‘We were the only ones left alive’

An exciting new book looks at the suffering of the Middle East’s diverse people during the First World War.

A view of 4,500 prisoners captured by the Second Australian Light Horse Brigade during operations in Amman in September 1918. (photo credit: Wikimedia Commons)
A view of 4,500 prisoners captured by the Second Australian Light Horse Brigade during operations in Amman in September 1918.
(photo credit: Wikimedia Commons)
Ahmed al-Jundi’s father was an employee of an Ottoman court in northern Syria in 1916. Two years into the First World War the province was in upheaval. Famine gripped the people.
Then one day a summons came: He was to be “exiled” with his family to a small town in what is now Turkey. There was no choice. He packed his things into a cart and carriage and set off in the dead of winter.
His is one story out of thousands recounted in a new, excellently written account of the history of the First World War in the Middle East by Leila Tarazi Fawaz, the Issam M. Fares Professor of Lebanese and Eastern Mediterranean Studies at Tufts University.
In recent years there has been a mushrooming of interest in the last years of the Ottoman Empire and the massive upheaval of the Great War. Part of this stems from a feeling that the study of the war was too Eurocentric in previous generations. But the real nostalgia for this period is that it provides a picture of a Middle East different from what we are used to.
Freed from the civil wars of today and the Israeli-Palestinian conflict, there is something sepia-toned and intriguing about this region that still had a plethora of minorities in 1914.
The effect of the First World War in the Middle East was largely a culmination of events that began in the 19th century. “For decades before the war, the weakness of the Ottoman Empire and the growth of European influence in the Middle East accelerated the pace of change in daily life,” writes the author.

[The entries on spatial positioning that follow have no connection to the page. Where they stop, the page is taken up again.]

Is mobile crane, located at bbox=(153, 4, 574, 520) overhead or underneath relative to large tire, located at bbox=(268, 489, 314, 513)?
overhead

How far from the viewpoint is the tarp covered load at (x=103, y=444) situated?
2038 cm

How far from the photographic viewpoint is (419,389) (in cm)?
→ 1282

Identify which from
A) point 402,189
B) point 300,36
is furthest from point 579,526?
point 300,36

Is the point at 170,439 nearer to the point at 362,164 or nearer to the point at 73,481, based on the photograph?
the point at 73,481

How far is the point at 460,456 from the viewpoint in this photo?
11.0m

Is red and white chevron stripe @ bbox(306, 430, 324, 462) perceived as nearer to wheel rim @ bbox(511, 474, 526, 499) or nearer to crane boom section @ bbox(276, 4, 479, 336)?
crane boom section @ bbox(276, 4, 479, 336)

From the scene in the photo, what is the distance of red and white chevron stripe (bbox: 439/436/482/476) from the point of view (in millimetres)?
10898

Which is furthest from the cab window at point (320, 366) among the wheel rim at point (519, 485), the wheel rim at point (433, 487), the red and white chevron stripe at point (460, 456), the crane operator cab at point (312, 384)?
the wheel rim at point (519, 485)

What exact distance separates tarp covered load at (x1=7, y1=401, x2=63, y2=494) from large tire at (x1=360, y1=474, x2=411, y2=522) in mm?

Jewish immigrants, enthused with Zionism, were arriving in Ottoman Palestine. The Christians in Lebanon were being exposed to French culture through institutions. European powers were extending their support to minorities, and local groups were experimenting with new notions of nationalism. The war ostensibly pitted the Ottoman Empire against Russia, Britain and France. But it was much more than that. Its result transformed the modern Middle East and gave rise to the current nation-states in the region.
Fawaz begins her narrative by looking at the cultural influences. She is versed in the local memoirs from the period as well as the high-level diplomatic correspondence from the various European governments.
But her story quickly turns to military matters. When the war broke out and Istanbul sided with the Germans, the British were keen to pry loose the Arab provinces of the Ottoman Empire. But their forces were hundreds of miles from supplies and faced a long slog through extreme climates.
A British commander wrote of Iraq, “[Our march] is liable to be severely hindered – in the winter by rain and mud, in the spring by floods, in the summer by heat and sickness, in the autumn by exhaustion following upon the summer, at all times by the extreme difficulty of maintaining an army in a country which has neither communications nor local resources.”
These words were prescient. In 1915 Gen. Charles Townshend took a British division up the Tigris River toward Baghdad.
The British advance soon ran into logistical problems of supply and faced stiff Turkish defenses, including entrenched positions. Perhaps arrogance had made them think the Turks would melt away; but whatever the cause, Townshend eventually found his force disintegrating, and surrendered in April 1916. Thousands of men walked off into Turkish captivity.
The strength of Fawaz’s narrative lies in its ability to get the reader into the heart of this historic period and in pulling out the stories that usually do not find their way into history books, which often focus too much on politics and leaders.
In her fifth chapter she focuses on the “soldiering experience.” “More Ottoman troops perished from starvation and disease than from battle wounds in major confrontations,” the author notes.
Not to be forgotten among the stories of suffering and war is the account of the smugglers and artisans who made profit from it all.
Another story that is highlighted is the experience of the hundreds of thousands of Indians who participated in the conflict. Of particular interest here is the fact that the British were able to recruit subjects from many backgrounds, including many Muslims from India, who went off to soldier for the British Empire.
What Fawaz successfully shows us is that our understanding of the region today, colored by religious sectarianism and current borders, requires a corrective.
As we live through the centenary of the Great War in the Middle East, we live not only in its shadow but also can draw from it lessons for the future.